Мгновенное удивление сменилось прежней настороженностью:
– А откуда вы знаете, что она докторесса?
– От мадам Бизетт. Я пытаюсь выяснить, кто мог желать зла вашей хозяйке или доктору Пельтану, сопровождавшему ее вчера вечером.
– И почему это вам, такому важному английскому джентльмену, не все равно?
– Мне не все равно, – просто ответил Себастьян.
Служанка поджала губы и ничего не сказала.
– Когда вы в последний раз видели мадам? – не отставал Себастьян.
– В пять, может, в шесть часов вечера. Она пошла проведывать пациентов.
– Одна?
– Разумеется.
С какого-то из нижних этажей донесся детский возглас, за которым последовала трель радостного смеха.
– Часом, не знаете, у нее были враги? Может, недавно поссорилась с кем-то?
Служанка молчала, крепко сжимая губы и раздувая ноздри.
– Какой-то недруг есть, верно? Кто же он?
Искоса обозрев темный коридор, Кармела поманила визитера внутрь и поспешно закрыла за собой дверь.
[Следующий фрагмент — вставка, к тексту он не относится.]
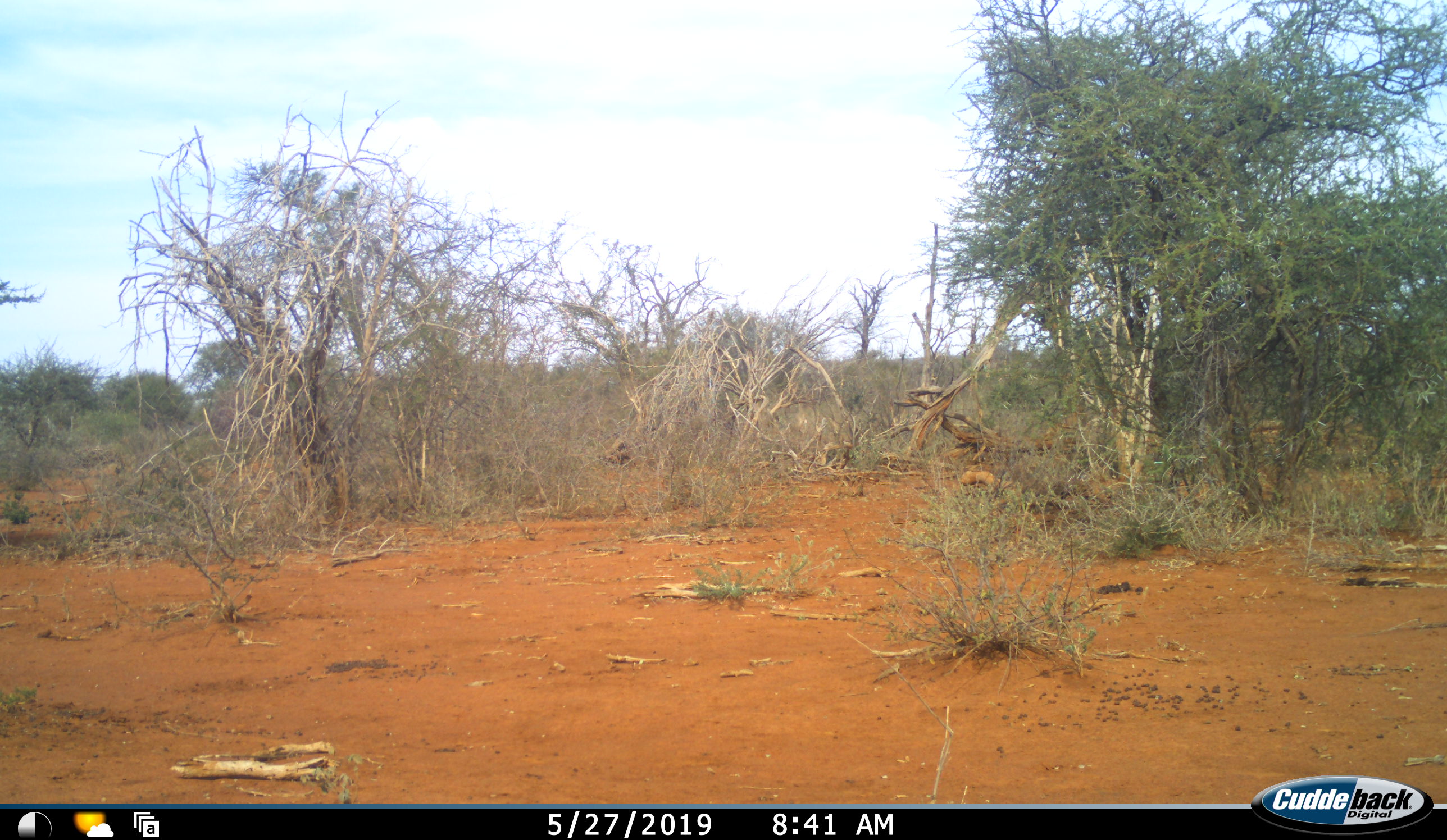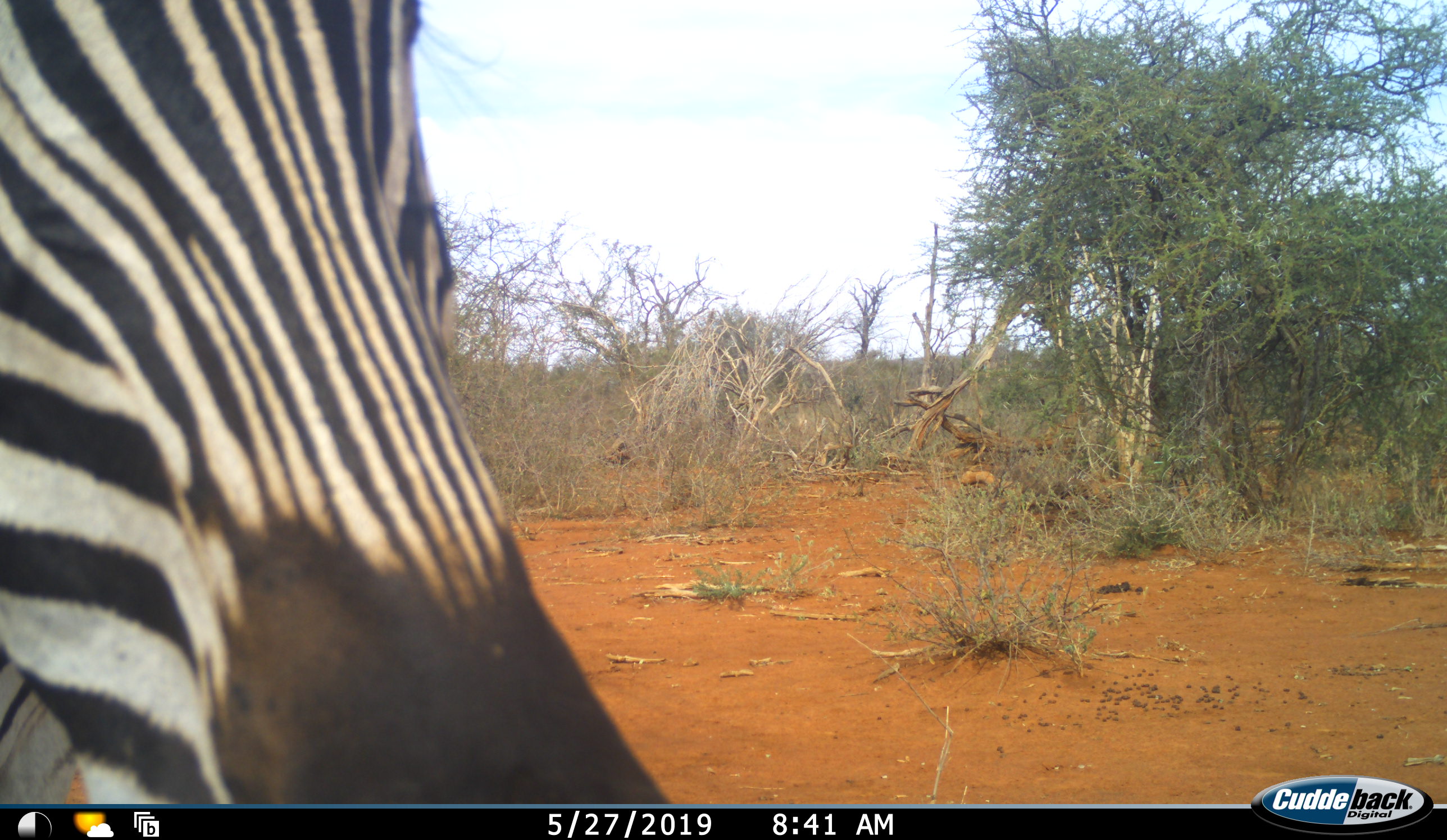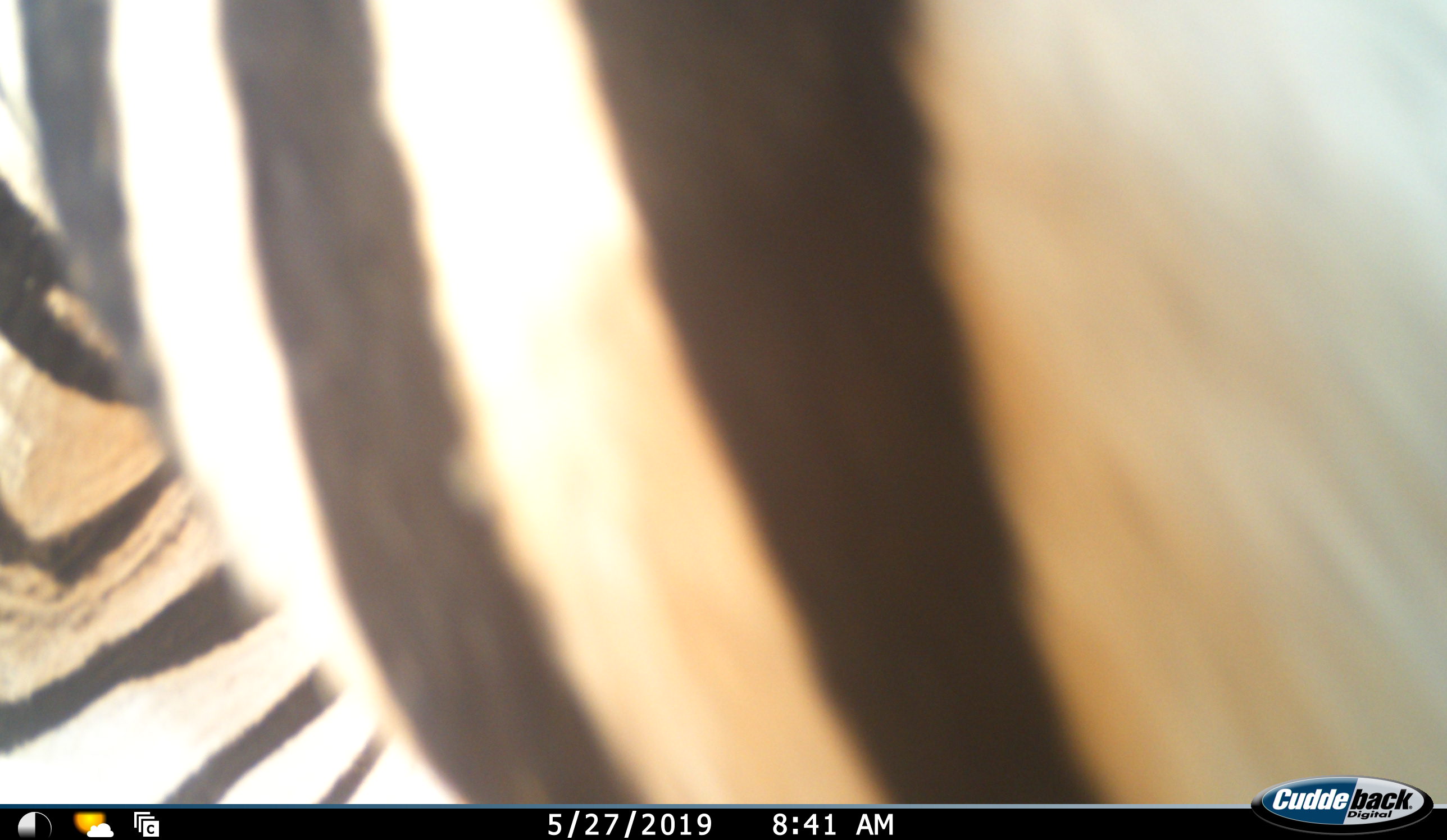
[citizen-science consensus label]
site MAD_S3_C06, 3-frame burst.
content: unidentified animal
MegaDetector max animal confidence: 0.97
– Того типа зовут Баллок, – она понизила голос, будто по-прежнему опасалась быть подслушанной. – Он следит за мадам. Ходит за ней.
– Почему?
– Винит ее в смерти своего брата, вот почему. Грозится, мол, она ему за все заплатит.
– Мадам Соваж лечила его брата?
– Нет, не брата, – покачала головой старуха. – Жену брата.
– А что с ней случилось?
– Померла.
Себастьян обежал взглядом низкий, скошенный потолок и грязные обои на стенах. Помещение было обставлено как небольшая гостиная, но, судя по скрученному тюфяку в углу и кухонной утвари у очага, оно служило также кухней и спальней Кармелы. Через открытую дверь в противоположном конце гостиной виднелась вторая комната, в которой едва хватало места для узкой кровати и маленького комода. Скудная меблировка обеих каморок выглядела старой и ветхой; пол прикрывал тонкий, вытертый ковер, а на стенах не было никаких украшений, кроме маленького, треснувшего зеркала.
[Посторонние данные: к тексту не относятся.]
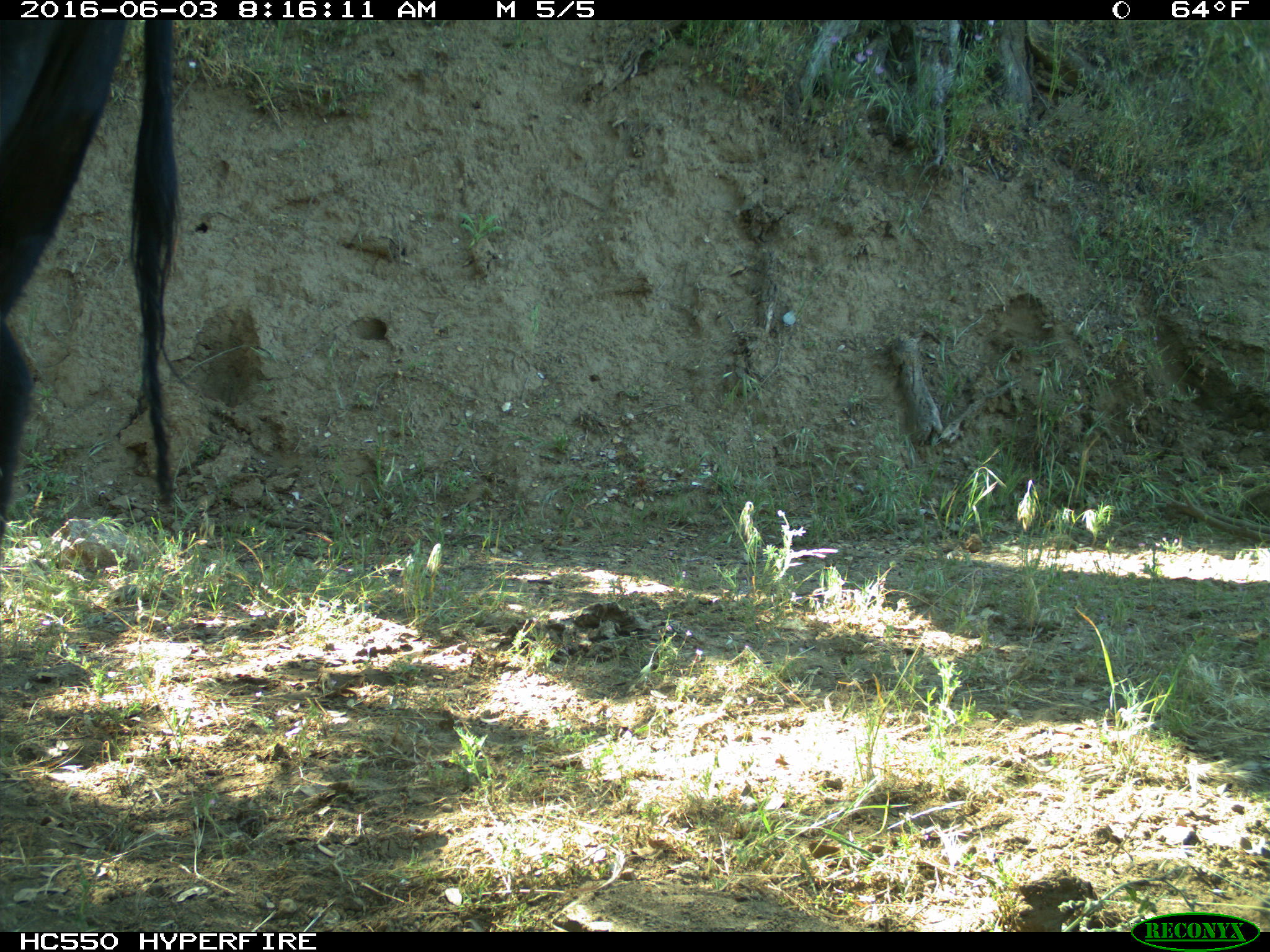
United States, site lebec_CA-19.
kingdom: Animalia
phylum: Chordata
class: Mammalia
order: Artiodactyla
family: Bovidae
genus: Bos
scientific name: Bos taurus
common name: domestic cow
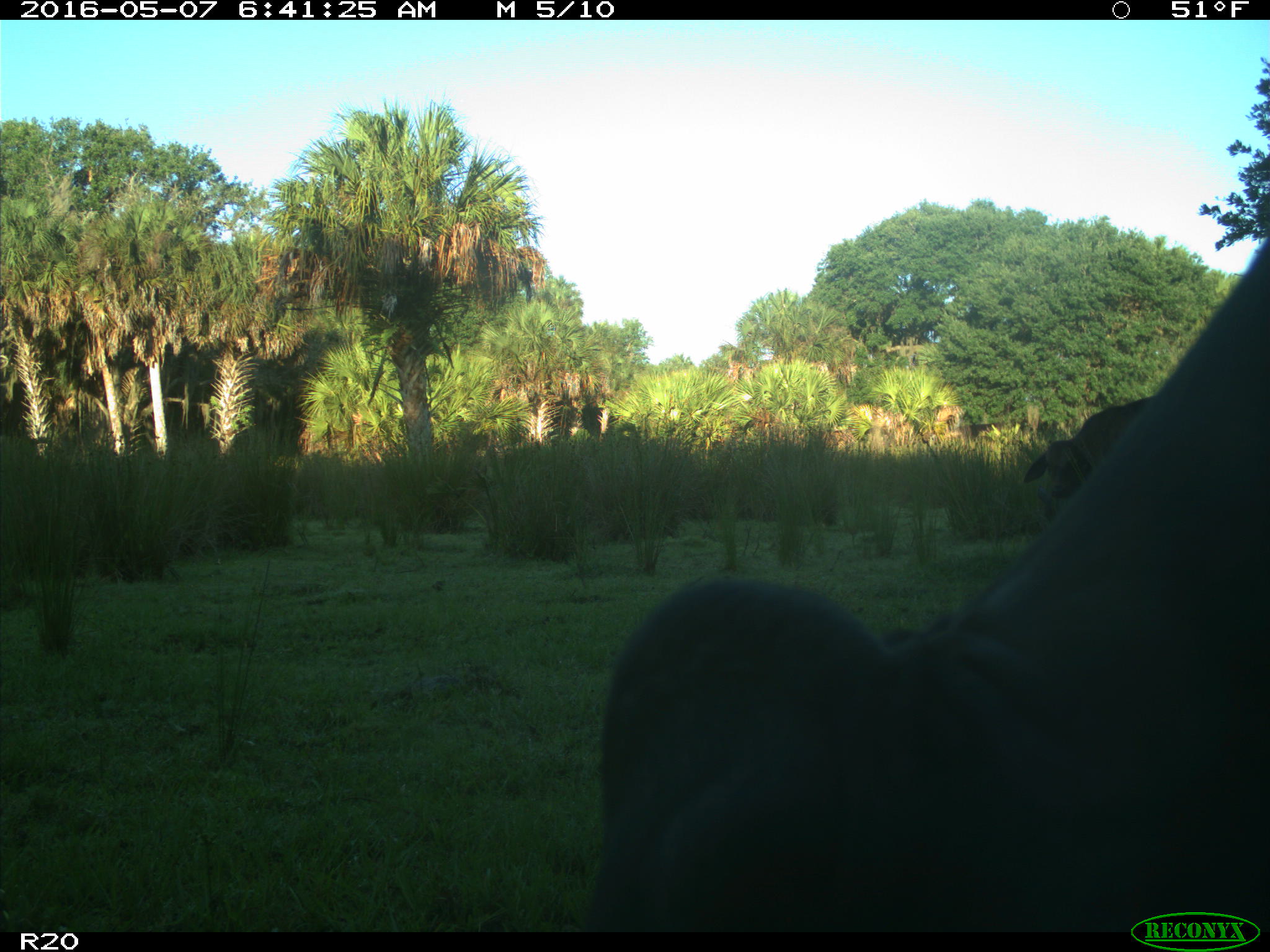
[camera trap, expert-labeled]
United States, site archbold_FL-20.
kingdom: Animalia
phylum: Chordata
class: Mammalia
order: Artiodactyla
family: Bovidae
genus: Bos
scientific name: Bos taurus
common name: domestic cow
Словно тяготясь испытующим осмотром, служанка заговорила:
– C'est dommage… – затем запнулась и перешла на английский. – Смотреть жалко, до чего довели мадам. Она рождена для лучшей жизни.
– Я так понимаю, мадам Соваж прибыла в Лондон в прошлом году? – спросил Себастьян по-французски.
Кармела удивленно моргнула, но довольно охотно ответила на том же языке:
– В октябре тысяча восемьсот одиннадцатого. Приехала сюда с мужем, английским капитаном.
– Ее мужем был британский офицер?
– Ну да. Капитан Майлз Соваж. Они познакомились в Испании.
– И где он теперь?
– Преставился месяца через полтора, как мы сюда перебрались.